§ Objective:
Render each line of the records below as a JSON list of strings, with one string per line and blank lines omitted.

§ Records from a dataset:

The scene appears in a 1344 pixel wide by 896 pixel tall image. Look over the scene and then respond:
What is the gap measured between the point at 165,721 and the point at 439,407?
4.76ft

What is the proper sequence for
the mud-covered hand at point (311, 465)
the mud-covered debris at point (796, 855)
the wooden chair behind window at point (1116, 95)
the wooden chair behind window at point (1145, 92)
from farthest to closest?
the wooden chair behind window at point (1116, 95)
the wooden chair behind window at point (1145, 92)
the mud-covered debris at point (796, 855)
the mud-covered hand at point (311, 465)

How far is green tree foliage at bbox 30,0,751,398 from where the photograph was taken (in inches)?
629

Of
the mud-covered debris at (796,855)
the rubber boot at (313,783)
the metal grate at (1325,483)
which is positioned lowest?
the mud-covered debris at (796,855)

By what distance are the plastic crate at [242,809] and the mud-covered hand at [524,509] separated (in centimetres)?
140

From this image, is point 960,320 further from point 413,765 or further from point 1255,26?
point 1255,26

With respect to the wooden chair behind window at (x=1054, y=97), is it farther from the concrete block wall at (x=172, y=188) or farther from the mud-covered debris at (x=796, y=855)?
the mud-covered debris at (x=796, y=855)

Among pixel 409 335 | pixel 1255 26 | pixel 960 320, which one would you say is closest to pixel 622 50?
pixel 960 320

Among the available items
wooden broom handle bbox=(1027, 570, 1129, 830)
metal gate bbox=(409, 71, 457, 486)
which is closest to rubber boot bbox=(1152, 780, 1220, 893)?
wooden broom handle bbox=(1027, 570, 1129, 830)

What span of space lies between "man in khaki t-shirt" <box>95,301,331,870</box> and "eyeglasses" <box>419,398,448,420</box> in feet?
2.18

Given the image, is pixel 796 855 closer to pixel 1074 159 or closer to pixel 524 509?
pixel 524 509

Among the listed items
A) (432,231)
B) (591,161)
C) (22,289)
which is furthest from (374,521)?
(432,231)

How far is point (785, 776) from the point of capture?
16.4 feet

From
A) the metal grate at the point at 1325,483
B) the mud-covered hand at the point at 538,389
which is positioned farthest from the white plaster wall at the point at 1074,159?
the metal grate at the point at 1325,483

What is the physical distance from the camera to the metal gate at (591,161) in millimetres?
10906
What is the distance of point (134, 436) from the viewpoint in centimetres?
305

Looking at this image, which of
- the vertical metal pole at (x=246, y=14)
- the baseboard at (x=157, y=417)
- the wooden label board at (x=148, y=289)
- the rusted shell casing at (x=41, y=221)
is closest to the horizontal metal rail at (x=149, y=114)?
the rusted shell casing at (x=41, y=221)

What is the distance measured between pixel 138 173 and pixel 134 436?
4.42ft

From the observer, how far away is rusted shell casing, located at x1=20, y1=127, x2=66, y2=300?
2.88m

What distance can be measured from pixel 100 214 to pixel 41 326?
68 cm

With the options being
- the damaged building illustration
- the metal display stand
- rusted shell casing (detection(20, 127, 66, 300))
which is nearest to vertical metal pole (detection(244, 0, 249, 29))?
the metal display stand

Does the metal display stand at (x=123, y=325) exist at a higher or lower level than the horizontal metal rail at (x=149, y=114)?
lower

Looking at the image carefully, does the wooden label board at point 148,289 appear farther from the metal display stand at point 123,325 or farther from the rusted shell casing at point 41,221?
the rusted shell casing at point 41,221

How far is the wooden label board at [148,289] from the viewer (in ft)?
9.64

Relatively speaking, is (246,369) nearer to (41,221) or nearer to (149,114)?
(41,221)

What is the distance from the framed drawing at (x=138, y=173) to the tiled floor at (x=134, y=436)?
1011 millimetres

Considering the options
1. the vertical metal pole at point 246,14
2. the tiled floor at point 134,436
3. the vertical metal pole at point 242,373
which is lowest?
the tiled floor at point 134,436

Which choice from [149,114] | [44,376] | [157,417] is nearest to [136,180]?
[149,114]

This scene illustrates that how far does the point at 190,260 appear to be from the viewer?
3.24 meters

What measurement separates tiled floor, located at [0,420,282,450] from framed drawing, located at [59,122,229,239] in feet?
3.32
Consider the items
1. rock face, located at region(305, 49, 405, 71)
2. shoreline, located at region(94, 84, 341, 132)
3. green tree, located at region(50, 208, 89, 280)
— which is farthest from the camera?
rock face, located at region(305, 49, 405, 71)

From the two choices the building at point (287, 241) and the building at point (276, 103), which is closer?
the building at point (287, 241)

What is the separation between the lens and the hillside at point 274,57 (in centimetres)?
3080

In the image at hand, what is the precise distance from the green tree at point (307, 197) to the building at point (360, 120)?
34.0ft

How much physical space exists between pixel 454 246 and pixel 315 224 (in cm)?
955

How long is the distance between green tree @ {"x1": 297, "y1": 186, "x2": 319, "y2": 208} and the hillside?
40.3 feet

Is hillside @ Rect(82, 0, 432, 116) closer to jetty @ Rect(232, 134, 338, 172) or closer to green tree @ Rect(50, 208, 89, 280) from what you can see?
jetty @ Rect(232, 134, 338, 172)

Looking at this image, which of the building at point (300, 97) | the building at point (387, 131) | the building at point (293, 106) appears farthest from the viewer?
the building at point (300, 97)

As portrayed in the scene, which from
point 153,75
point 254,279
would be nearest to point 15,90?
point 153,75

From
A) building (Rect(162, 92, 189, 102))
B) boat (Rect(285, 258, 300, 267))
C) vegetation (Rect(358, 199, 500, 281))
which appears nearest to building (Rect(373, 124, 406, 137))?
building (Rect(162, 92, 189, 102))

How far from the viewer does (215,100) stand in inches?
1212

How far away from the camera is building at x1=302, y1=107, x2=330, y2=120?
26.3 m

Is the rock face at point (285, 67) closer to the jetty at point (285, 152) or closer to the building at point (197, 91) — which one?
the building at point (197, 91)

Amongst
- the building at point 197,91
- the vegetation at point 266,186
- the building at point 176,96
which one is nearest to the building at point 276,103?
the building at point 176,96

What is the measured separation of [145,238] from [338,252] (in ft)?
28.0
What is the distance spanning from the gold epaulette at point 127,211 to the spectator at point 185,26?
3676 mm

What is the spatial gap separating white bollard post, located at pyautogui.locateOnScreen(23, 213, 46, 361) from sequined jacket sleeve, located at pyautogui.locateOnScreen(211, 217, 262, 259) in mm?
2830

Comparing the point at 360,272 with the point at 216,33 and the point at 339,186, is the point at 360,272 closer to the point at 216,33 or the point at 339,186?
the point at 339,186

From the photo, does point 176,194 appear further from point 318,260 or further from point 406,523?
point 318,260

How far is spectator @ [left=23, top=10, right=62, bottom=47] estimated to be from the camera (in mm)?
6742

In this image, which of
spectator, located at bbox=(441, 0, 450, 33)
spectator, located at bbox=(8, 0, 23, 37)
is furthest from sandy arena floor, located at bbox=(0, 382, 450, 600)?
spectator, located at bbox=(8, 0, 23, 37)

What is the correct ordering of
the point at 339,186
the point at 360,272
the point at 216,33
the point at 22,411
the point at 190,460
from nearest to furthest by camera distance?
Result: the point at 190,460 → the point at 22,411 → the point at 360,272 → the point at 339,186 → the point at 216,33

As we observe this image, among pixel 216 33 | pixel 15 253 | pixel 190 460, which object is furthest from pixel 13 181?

§ Final result:
[
  "The scene appears in a 1344 pixel wide by 896 pixel tall image. Look over the scene and then respond:",
  "What is the gap measured between the point at 165,721 and the point at 439,407?",
  "4.76ft",
  "What is the proper sequence for",
  "the mud-covered hand at point (311, 465)",
  "the mud-covered debris at point (796, 855)",
  "the wooden chair behind window at point (1116, 95)",
  "the wooden chair behind window at point (1145, 92)",
  "from farthest to closest?",
  "the wooden chair behind window at point (1116, 95)",
  "the wooden chair behind window at point (1145, 92)",
  "the mud-covered debris at point (796, 855)",
  "the mud-covered hand at point (311, 465)",
  "How far is green tree foliage at bbox 30,0,751,398 from where the photograph was taken (in inches)?",
  "629",
  "Of",
  "the mud-covered debris at (796,855)",
  "the rubber boot at (313,783)",
  "the metal grate at (1325,483)",
  "which is positioned lowest?",
  "the mud-covered debris at (796,855)",
  "By what distance are the plastic crate at [242,809] and the mud-covered hand at [524,509] separated (in centimetres)?",
  "140",
  "From this image, is point 960,320 further from point 413,765 or further from point 1255,26?",
  "point 1255,26",
  "With respect to the wooden chair behind window at (x=1054, y=97), is it farther from the concrete block wall at (x=172, y=188) or farther from the mud-covered debris at (x=796, y=855)?",
  "the mud-covered debris at (x=796, y=855)",
  "Among pixel 409 335 | pixel 1255 26 | pixel 960 320, which one would you say is closest to pixel 622 50?",
  "pixel 960 320",
  "Among the available items",
  "wooden broom handle bbox=(1027, 570, 1129, 830)",
  "metal gate bbox=(409, 71, 457, 486)",
  "which is closest to rubber boot bbox=(1152, 780, 1220, 893)?",
  "wooden broom handle bbox=(1027, 570, 1129, 830)",
  "What span of space lies between \"man in khaki t-shirt\" <box>95,301,331,870</box> and \"eyeglasses\" <box>419,398,448,420</box> in feet?",
  "2.18",
  "Given the image, is pixel 796 855 closer to pixel 1074 159 or closer to pixel 524 509?",
  "pixel 524 509",
  "Among the listed items",
  "A) (432,231)",
  "B) (591,161)",
  "C) (22,289)",
  "which is furthest from (374,521)?",
  "(432,231)",
  "How far is point (785, 776) from the point of capture?",
  "16.4 feet",
  "From",
  "A) the metal grate at the point at 1325,483",
  "B) the mud-covered hand at the point at 538,389",
  "which is positioned farthest from the white plaster wall at the point at 1074,159?",
  "the metal grate at the point at 1325,483",
  "What is the physical distance from the camera to the metal gate at (591,161) in millimetres?",
  "10906",
  "What is the distance of point (134, 436) from the viewpoint in centimetres?",
  "305",
  "Looking at this image, which of",
  "- the vertical metal pole at (x=246, y=14)",
  "- the baseboard at (x=157, y=417)",
  "- the wooden label board at (x=148, y=289)",
  "- the rusted shell casing at (x=41, y=221)",
  "is closest to the horizontal metal rail at (x=149, y=114)?",
  "the rusted shell casing at (x=41, y=221)",
  "What is the distance measured between pixel 138 173 and pixel 134 436?",
  "4.42ft",
  "From the observer, how far away is rusted shell casing, located at x1=20, y1=127, x2=66, y2=300?",
  "2.88m",
  "What distance can be measured from pixel 100 214 to pixel 41 326?",
  "68 cm",
  "With the options being",
  "- the damaged building illustration",
  "- the metal display stand",
  "- rusted shell casing (detection(20, 127, 66, 300))",
  "which is nearest to vertical metal pole (detection(244, 0, 249, 29))?",
  "the metal display stand",
  "Does the metal display stand at (x=123, y=325) exist at a higher or lower level than the horizontal metal rail at (x=149, y=114)?",
  "lower",
  "Looking at the image carefully, does the wooden label board at point 148,289 appear farther from the metal display stand at point 123,325 or farther from the rusted shell casing at point 41,221?",
  "the rusted shell casing at point 41,221",
  "How far is the wooden label board at [148,289] from the viewer (in ft)?",
  "9.64",
  "Relatively speaking, is (246,369) nearer to (41,221) or nearer to (149,114)?",
  "(41,221)",
  "What is the distance from the framed drawing at (x=138, y=173) to the tiled floor at (x=134, y=436)?",
  "1011 millimetres",
  "Considering the options",
  "1. the vertical metal pole at point 246,14",
  "2. the tiled floor at point 134,436",
  "3. the vertical metal pole at point 242,373",
  "which is lowest?",
  "the tiled floor at point 134,436",
  "Which choice from [149,114] | [44,376] | [157,417] is nearest to [136,180]?",
  "[149,114]",
  "This scene illustrates that how far does the point at 190,260 appear to be from the viewer?",
  "3.24 meters",
  "What measurement separates tiled floor, located at [0,420,282,450] from framed drawing, located at [59,122,229,239] in feet?",
  "3.32",
  "Consider the items",
  "1. rock face, located at region(305, 49, 405, 71)",
  "2. shoreline, located at region(94, 84, 341, 132)",
  "3. green tree, located at region(50, 208, 89, 280)",
  "— which is farthest from the camera?",
  "rock face, located at region(305, 49, 405, 71)",
  "From the two choices the building at point (287, 241) and the building at point (276, 103), which is closer?",
  "the building at point (287, 241)",
  "What is the separation between the lens and the hillside at point 274,57 (in centimetres)?",
  "3080",
  "In the image at hand, what is the precise distance from the green tree at point (307, 197) to the building at point (360, 120)?",
  "34.0ft",
  "How much physical space exists between pixel 454 246 and pixel 315 224 (in cm)?",
  "955",
  "How long is the distance between green tree @ {\"x1\": 297, \"y1\": 186, \"x2\": 319, \"y2\": 208} and the hillside?",
  "40.3 feet",
  "Is hillside @ Rect(82, 0, 432, 116) closer to jetty @ Rect(232, 134, 338, 172) or closer to green tree @ Rect(50, 208, 89, 280) from what you can see?",
  "jetty @ Rect(232, 134, 338, 172)",
  "Looking at this image, which of the building at point (300, 97) | the building at point (387, 131) | the building at point (293, 106) appears farthest from the viewer?",
  "the building at point (300, 97)",
  "As portrayed in the scene, which from",
  "point 153,75",
  "point 254,279",
  "would be nearest to point 15,90?",
  "point 153,75",
  "From",
  "A) building (Rect(162, 92, 189, 102))",
  "B) boat (Rect(285, 258, 300, 267))",
  "C) vegetation (Rect(358, 199, 500, 281))",
  "which appears nearest to building (Rect(373, 124, 406, 137))?",
  "building (Rect(162, 92, 189, 102))",
  "How far from the viewer does (215,100) stand in inches?",
  "1212",
  "How far away from the camera is building at x1=302, y1=107, x2=330, y2=120?",
  "26.3 m",
  "Is the rock face at point (285, 67) closer to the jetty at point (285, 152) or closer to the building at point (197, 91) — which one?",
  "the building at point (197, 91)",
  "Amongst",
  "- the building at point 197,91",
  "- the vegetation at point 266,186",
  "- the building at point 176,96",
  "which one is nearest to the building at point 276,103?",
  "the building at point 176,96",
  "What is the measured separation of [145,238] from [338,252] (in ft)?",
  "28.0",
  "What is the distance spanning from the gold epaulette at point 127,211 to the spectator at point 185,26?",
  "3676 mm",
  "What is the spatial gap separating white bollard post, located at pyautogui.locateOnScreen(23, 213, 46, 361) from sequined jacket sleeve, located at pyautogui.locateOnScreen(211, 217, 262, 259) in mm?",
  "2830",
  "Comparing the point at 360,272 with the point at 216,33 and the point at 339,186, is the point at 360,272 closer to the point at 216,33 or the point at 339,186?",
  "the point at 339,186",
  "From the photo, does point 176,194 appear further from point 318,260 or further from point 406,523?",
  "point 318,260",
  "How far is spectator @ [left=23, top=10, right=62, bottom=47] estimated to be from the camera (in mm)?",
  "6742",
  "In this image, which of",
  "spectator, located at bbox=(441, 0, 450, 33)",
  "spectator, located at bbox=(8, 0, 23, 37)",
  "is furthest from sandy arena floor, located at bbox=(0, 382, 450, 600)?",
  "spectator, located at bbox=(8, 0, 23, 37)",
  "What is the correct ordering of",
  "the point at 339,186",
  "the point at 360,272",
  "the point at 216,33",
  "the point at 22,411",
  "the point at 190,460",
  "from nearest to furthest by camera distance?",
  "Result: the point at 190,460 → the point at 22,411 → the point at 360,272 → the point at 339,186 → the point at 216,33",
  "As we observe this image, among pixel 216 33 | pixel 15 253 | pixel 190 460, which object is furthest from pixel 13 181?"
]